European football's governing body insists FFP has "without question" been successful in helping clubs avoid spiralling debts since its inception seven years ago.
However, UEFA has confirmed it would be prepared to examine former cases if it decides there was a clear abuse of the system, as shown by new evidence.
In a statement, it said: "FFP has led to a step change in the health of the finances in European club football. Seven years ago, European clubs had a cumulative debt of €1.7billion. Last year it was a profit of €600million. Without question, it has been a success for the game across Europe.
"FFP is a framework which clubs that wish to play in UEFA competitions agree to abide by. It relies on the cooperation of clubs to declare a complete and genuine financial position. While UEFA can test the information it receives, it relies on that information being fair and accurate reflections of a club's finances.
"UEFA conducts an annual assessment of all clubs against the break-even requirements of FFP on a rolling three-year basis. This includes a thorough assessment of clubs' financial positions on the basis of both the information disclosed by the clubs (based on their independently audited financial statements) as well as a number of compliance checks and analysis undertaken by UEFA (including independent external audits). If new information comes to light that may be material to this assessment, UEFA will use that to challenge the figures and will seek explanation, clarification or rebuttal from the club concerned.
"Should new information suggest that previously-concluded cases have been abused, those cases may be capable of being re-opened as determined on a case by case basis.
"This approach is applied universally to all clubs that apply for a UEFA licence and participate in European club competitions."

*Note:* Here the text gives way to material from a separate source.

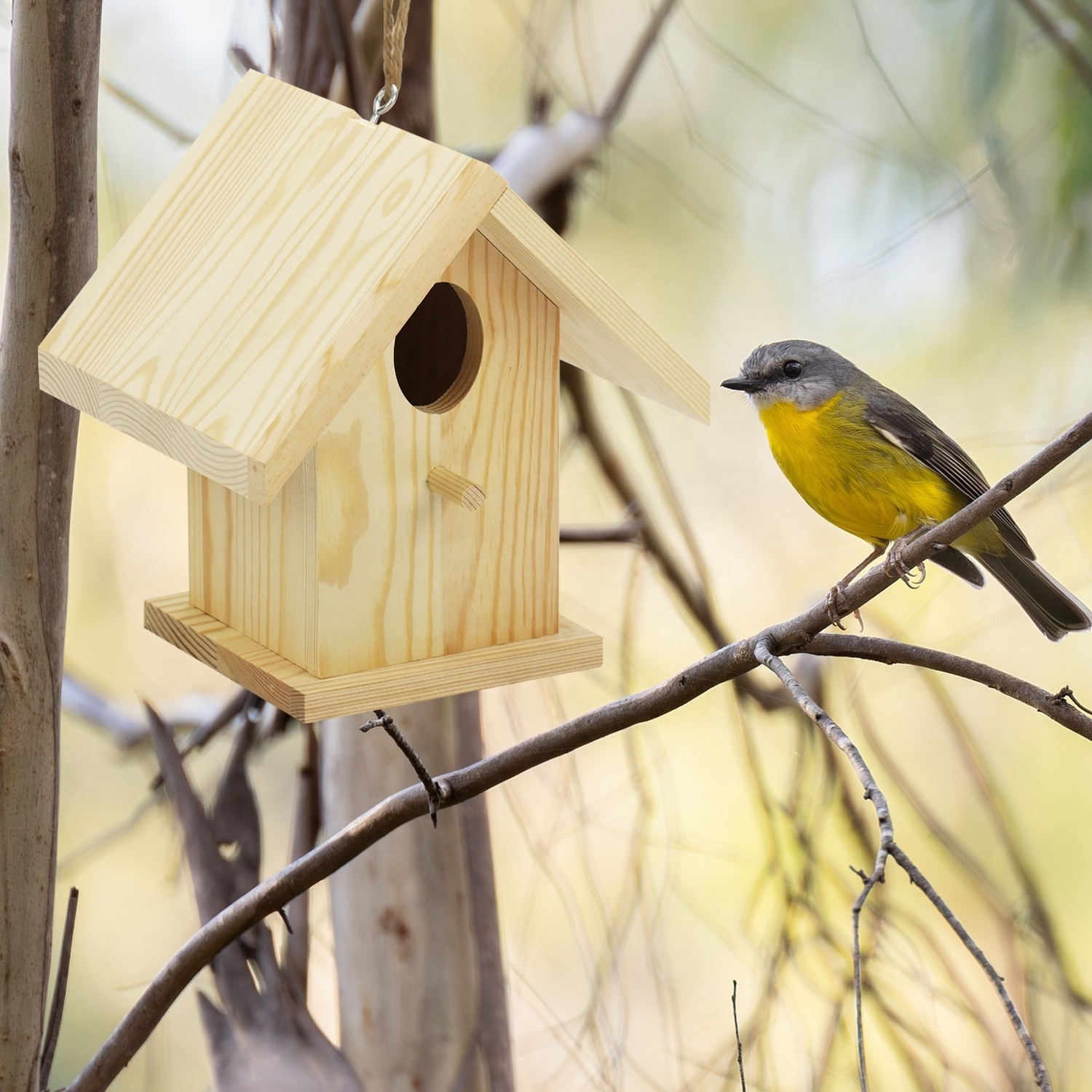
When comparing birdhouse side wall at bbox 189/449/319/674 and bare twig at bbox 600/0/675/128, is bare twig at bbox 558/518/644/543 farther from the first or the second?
birdhouse side wall at bbox 189/449/319/674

FFP, which is designed to prevent clubs risking serious debts through spending more than they earn, has come under scrutiny following allegations by the whistleblowing platform Football Leaks, reported primarily by Mediapart and Der Spiegel, relating to Manchester City and Paris Saint-Germain.
Both City and PSG are accused of having extra money pumped into them by respective ownership groups through over-valued sponsorship deals, with former UEFA general secretary Gianni Infantino alleged to have helped the clubs avoid severe sanctions.
The two clubs reached settlement agreements with UEFA in 2014 for FFP breaches, but it was claimed by Der Spiegel that City were allowed to come up with their own punishment, while PSG got off lightly.
City insisted the report's aim was to damage their reputation, while PSG have denied any wrongdoing.
Infantino responded by telling Blick: "Our goal at UEFA was always to keep the clubs with us, not to kick them out, so you negotiate and seek solutions. That was my job as general secretary.
"The fact is, in the history of FFP, 30 violations have been detected. With all but one club, there were agreements. Agreements and negotiations are expressly allowed."
Last week, PSG appealed to the Court of Arbitration for Sport (CAS) to stop UEFA re-examining its decision to clear the club of FFP violations in June.
UEFA decided to review the investigation in July, having cleared the Ligue 1 champions of contravening FFP rules a month earlier.